The above issues are fully resolved by noting that the original interacting particles (fields) are already in contact and experiencing each other’s presence and/or the presence of other fields, and the state change happens through that “point-like” interaction. It’s only through a specific calculational approach that any substructure might seem to emerge, and that substructure carries some smells of particles, but that smell is not enough to make it be particles.
(3) Virtual particles are not inherently quantum. One can (but usually doesn’t) solve purely classical interacting field theories using a perturbative approach, and Feynman-like diagrams complete with internal legs can encode those calculations just like in quantum field theories. It’s clear in that case that you can’t explain the virtual particle’s existence through a principle of quantum uncertainty.
(4) Virtual particles are not required in quantum field theories. You can calculate scattering processes through any number of non-perturbative methods, and no concept of virtual particles ever enters the picture then. So, they aren’t an essential part of our current understanding of the universe. They are just an essential part of one particular calculational approach.
(5) A subtle but substantial problem is that virtual photons (like any virtual particle) can have any mass, including a finite mass. Suddenly photons can have three polarization states, not two; they no longer travel at c; and they are in direct conflict with gauge invariance. If we try to map these characteristics onto real photons, we’re going to have our work cut out for us. Fortunately, real photons don’t carry those complications. A real photon – even one with an uncertain energy – is still massless.

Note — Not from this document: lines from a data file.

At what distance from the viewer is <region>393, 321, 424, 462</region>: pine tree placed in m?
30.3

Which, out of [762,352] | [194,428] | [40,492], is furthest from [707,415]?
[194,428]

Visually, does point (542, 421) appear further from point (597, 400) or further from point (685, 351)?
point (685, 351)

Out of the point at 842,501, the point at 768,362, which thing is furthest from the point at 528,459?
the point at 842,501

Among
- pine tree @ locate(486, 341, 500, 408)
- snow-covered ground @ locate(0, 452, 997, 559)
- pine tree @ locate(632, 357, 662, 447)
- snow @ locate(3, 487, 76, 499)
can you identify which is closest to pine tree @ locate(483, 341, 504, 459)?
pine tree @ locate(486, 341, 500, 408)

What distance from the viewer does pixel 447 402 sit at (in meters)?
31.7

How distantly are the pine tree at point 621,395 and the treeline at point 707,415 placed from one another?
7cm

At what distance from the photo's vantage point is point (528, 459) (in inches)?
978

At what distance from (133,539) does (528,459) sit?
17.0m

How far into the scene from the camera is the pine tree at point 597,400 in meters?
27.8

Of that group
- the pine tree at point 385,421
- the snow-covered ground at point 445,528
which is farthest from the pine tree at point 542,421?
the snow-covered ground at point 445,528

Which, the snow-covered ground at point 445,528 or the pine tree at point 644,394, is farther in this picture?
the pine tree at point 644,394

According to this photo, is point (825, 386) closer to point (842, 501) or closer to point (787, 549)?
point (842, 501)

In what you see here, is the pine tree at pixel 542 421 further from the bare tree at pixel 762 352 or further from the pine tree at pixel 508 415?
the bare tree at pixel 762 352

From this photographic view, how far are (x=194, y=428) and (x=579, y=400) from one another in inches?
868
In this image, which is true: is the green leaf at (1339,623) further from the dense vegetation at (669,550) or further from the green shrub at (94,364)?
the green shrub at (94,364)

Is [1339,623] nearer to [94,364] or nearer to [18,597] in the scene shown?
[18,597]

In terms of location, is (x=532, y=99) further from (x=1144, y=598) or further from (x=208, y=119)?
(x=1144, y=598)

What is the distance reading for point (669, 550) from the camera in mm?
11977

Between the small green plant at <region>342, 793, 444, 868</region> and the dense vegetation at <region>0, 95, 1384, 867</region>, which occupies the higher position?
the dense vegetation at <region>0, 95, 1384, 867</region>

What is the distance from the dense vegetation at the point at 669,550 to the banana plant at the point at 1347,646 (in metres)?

(6) A quite stark problem is that diagrams containing loops allow all internal lines to take all possible values for energy and momentum.* First, notice that momentum is freely varying but never gets any love in the “uncertainty” story. But the main point: one leg of a loop here can have any energy and momentum, and another leg of that loop there can have any energy and momentum – but together they must respect energy and momentum conservation. One cannot let each internal line go on its own joy ride.
The metaphor has no problem with each virtual particle doing its own thing, arguing that it lives for a short time (approaching zero time via some undefined limit) and is thus free to violate energy conservation as it wishes. But this is simply not how it works. The various energies and momenta all taking on an infinite range of values must do so in a manner that obeys the conservation laws throughout the diagram. One cannot really say that energy conservation can be violated but also require that, while it’s being violated, it’s being violated in a way that respects conservation.
Anyway, that’s a big core dump of stuff. Bottom line: it’s a common metaphor, but one that doesn’t have very solid grounding and, for my money, one that’s hard to do anything with without stretching beyond validity.
*Actually, tree-level (no-loop) diagrams also allow this, but energy and momentum conservation means that only one set of values for energy and momentum are allowed for each virtual particle anyway.
Yes, but you can’t quote or copy it. Weird, is it not?